The LRA defines an employee as;

(a) any person, excluding an independent contractor, who works for another person or for the State and who receives, or is entitled to receive, any remuneration; and

(b) any other person who in any manner assists in carrying on or conducting the business of an employer.

Paragraph (b) of the definition was intended to prevent employers from evading the provisions of labour legislation by concluding contracts which would be considered as independent contractors contracts as opposed to employment contracts.

[1] Du Plessis & Fouche, 2006. A Practical Guide to Labour Law, 9

[2] Du Plessis & Fouche, 2006. A Practical Guide to Labour Law, 9


The contract of employment

The contract of employment is the foundation of the relationship between an employee and his employer. The contract links the employer and the employee in an employment relationship. The existence of an employment relationship is the starting point for the application of all labour law rules: if there is no employment relationship between the parties, the rules of labour law do not apply to that relationship[1].

1.1      General requirements

The parties must enter into the contract freely and voluntarily. Forced labour is prohibited – in terms of section 48 of the BCEA no one can be compelled to work for another. Likewise, no employer can be compelled to take a particular person into service, and as all contracts in our law, parties cannot enter into illegal contracts of employment.


This last requirement is illustrated in Georgieva – Deyanova / Craighall Spar [2004] 9 BALR 1143 (CCMA) where an employer addressed a letter to the employee calling on her to furnish the required proof of legal documentation or a South African identity for her to work in South Africa. A further letter was also sent to the employee for her to provide proof with a deadline. On 1 July 2003, the employer informed the applicant that it could not employ her because of her failure to provide proof of her legal status. The employee approached the CCMA, claiming that she had been unfairly dismissed.
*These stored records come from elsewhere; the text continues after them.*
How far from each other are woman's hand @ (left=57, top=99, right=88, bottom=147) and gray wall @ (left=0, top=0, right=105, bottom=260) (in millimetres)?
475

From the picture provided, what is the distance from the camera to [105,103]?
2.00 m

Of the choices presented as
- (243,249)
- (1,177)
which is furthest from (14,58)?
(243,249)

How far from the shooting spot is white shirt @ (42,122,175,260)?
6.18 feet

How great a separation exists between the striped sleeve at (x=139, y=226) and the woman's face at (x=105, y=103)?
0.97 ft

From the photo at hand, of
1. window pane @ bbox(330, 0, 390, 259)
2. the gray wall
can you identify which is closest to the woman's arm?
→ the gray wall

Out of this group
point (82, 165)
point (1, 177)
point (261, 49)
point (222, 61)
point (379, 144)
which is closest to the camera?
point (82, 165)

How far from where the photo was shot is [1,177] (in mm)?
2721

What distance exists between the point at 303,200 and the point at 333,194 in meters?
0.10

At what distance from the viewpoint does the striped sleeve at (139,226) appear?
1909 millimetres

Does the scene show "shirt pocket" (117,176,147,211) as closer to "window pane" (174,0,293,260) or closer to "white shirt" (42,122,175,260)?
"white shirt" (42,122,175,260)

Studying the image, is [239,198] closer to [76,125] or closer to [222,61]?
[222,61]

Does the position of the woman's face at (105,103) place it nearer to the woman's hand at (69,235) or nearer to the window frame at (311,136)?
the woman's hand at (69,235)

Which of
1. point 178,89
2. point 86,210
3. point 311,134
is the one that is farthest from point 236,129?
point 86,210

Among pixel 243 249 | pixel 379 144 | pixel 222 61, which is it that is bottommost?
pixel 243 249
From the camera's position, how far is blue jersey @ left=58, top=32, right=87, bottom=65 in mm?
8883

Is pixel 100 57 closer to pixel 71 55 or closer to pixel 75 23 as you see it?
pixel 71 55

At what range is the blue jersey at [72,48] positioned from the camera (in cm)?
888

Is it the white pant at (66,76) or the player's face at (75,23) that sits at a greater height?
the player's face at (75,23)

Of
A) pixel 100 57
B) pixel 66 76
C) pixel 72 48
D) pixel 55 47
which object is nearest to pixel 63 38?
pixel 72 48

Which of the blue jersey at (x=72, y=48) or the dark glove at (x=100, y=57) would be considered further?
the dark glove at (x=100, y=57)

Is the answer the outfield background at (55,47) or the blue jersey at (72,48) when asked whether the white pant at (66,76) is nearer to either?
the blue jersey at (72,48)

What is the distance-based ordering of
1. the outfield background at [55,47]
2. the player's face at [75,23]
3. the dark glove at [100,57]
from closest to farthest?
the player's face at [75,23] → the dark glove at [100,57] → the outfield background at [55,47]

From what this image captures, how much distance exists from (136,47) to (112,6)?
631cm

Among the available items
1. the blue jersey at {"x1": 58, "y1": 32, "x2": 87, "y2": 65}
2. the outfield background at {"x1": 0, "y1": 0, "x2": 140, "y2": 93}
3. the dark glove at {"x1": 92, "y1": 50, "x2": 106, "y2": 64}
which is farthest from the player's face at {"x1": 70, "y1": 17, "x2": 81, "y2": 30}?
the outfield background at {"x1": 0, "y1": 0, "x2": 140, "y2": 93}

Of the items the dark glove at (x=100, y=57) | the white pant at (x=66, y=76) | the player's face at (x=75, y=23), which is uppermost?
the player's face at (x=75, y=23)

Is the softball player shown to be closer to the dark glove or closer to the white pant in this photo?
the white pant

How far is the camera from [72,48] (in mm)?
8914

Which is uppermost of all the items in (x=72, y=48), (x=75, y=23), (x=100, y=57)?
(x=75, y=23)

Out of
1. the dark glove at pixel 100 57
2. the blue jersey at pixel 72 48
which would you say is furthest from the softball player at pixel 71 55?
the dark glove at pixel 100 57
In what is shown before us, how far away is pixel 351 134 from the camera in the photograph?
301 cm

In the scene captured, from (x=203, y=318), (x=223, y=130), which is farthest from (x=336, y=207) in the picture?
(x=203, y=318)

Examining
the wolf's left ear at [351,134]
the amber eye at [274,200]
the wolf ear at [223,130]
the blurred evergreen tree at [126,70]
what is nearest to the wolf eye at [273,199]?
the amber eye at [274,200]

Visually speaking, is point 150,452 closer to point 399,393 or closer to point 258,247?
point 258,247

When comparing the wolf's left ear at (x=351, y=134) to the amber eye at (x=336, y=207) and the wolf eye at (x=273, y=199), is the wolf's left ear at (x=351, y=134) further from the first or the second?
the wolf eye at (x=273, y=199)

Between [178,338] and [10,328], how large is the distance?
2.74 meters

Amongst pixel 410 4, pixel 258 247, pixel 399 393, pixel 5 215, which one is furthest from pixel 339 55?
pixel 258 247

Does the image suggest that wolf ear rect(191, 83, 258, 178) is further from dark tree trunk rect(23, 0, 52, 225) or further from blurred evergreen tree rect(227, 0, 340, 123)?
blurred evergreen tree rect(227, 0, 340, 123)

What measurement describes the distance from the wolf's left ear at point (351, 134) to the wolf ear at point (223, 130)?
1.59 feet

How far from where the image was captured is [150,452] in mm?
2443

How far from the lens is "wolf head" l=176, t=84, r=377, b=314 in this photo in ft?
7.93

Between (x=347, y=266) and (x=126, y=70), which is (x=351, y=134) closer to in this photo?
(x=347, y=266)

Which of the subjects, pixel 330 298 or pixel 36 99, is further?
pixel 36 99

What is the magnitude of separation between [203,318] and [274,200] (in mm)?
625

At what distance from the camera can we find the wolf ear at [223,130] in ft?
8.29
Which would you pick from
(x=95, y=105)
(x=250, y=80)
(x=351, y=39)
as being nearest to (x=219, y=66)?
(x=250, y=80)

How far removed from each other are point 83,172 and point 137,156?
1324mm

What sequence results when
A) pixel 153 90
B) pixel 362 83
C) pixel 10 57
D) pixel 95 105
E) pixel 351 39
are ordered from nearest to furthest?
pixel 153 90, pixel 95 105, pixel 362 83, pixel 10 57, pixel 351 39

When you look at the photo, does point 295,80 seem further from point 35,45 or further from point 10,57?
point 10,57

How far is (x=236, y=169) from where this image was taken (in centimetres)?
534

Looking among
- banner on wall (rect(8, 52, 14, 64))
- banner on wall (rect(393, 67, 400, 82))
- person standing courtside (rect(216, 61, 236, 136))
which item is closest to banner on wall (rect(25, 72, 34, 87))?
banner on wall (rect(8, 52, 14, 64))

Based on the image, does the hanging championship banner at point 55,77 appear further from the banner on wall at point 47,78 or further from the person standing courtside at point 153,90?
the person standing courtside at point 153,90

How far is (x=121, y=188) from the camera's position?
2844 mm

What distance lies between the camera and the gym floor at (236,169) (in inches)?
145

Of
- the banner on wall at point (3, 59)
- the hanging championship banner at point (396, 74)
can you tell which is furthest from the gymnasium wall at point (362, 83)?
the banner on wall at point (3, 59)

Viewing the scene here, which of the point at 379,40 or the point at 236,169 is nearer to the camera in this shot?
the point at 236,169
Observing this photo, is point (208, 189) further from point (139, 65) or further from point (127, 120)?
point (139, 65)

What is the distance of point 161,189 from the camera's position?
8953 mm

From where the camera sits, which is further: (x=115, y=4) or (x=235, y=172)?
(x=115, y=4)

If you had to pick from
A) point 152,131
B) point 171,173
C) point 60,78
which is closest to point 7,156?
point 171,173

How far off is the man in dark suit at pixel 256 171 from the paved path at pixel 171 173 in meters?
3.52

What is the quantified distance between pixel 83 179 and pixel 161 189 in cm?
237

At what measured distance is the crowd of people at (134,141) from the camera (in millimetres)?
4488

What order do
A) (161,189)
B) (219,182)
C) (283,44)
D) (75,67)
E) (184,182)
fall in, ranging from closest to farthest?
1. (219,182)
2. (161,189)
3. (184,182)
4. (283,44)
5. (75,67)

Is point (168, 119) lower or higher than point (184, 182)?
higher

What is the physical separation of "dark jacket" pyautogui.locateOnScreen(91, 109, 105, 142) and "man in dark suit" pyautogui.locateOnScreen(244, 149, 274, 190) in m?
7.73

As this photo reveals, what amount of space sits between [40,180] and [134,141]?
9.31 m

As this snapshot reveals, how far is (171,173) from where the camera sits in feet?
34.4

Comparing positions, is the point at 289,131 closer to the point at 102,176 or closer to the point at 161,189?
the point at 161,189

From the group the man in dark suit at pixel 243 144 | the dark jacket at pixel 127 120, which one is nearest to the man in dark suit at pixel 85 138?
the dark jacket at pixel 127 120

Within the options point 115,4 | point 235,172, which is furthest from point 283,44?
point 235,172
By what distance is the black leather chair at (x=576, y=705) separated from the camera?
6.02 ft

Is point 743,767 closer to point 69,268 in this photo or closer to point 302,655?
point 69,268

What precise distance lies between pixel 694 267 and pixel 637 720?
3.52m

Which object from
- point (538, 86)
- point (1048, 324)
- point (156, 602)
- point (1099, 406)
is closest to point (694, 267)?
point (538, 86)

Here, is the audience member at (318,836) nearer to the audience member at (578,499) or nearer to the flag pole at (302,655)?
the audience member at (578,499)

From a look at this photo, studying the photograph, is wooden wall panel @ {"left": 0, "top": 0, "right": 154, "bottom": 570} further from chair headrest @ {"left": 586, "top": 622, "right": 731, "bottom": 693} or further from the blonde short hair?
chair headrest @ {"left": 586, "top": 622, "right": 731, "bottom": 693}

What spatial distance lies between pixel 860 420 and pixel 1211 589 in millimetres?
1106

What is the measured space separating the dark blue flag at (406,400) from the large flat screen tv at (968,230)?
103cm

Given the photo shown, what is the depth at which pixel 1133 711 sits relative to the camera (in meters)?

In line with three other decisions, the commissioner found the CCMA did not have jurisdiction as the contract of employment was void ab initio (to be treated as invalid from the outset).


It is also necessary for the parties to be in agreement as to the nature of the contract. The employee might for instance believe that he is offered a contract of employment, whilst the employer believes that they are concluding an agency contract. Not only the nature of the contract is important – the parties must also be in agreement as to the contents of the contract.

1.2      Formalities

By common law no formalities are required when an employment contract is concluded. The contract of employment arises when the employee accepts them employer’s offer unconditionally. Although the common law does not require the contract to be in writing, section 29 of the Basic Conditions of Employment Act, requires an employer to supply the employee with written particulars of employment – this does not mean that a written contract is required, or that the contract is void. Certain contracts of employment must be in writing – this is required by other statutes. Examples are those of merchant seamen, learners under the Skills Development Act and candidate attorneys.


When the contract is concluded, the parties must agree on the work the employee is required to perform. The employee offers his/her services (labour potential) to the employer (either an individual or juristic person such as a company.) The employee is obliged to do the agreed work, as well as any unspecified task related to the main work, provided that it is not unlawful or beyond the area of expertise of the employee. This means that the employer can tell the employee what to do and how to do it.


The parties must agree on the remuneration to be paid to the employee at conclusion of the contract. Remuneration may be payable in cash and/or in kind (other benefits), and can take many forms, such as a monthly or weekly salary, weekly or daily wages, or even irregular payments.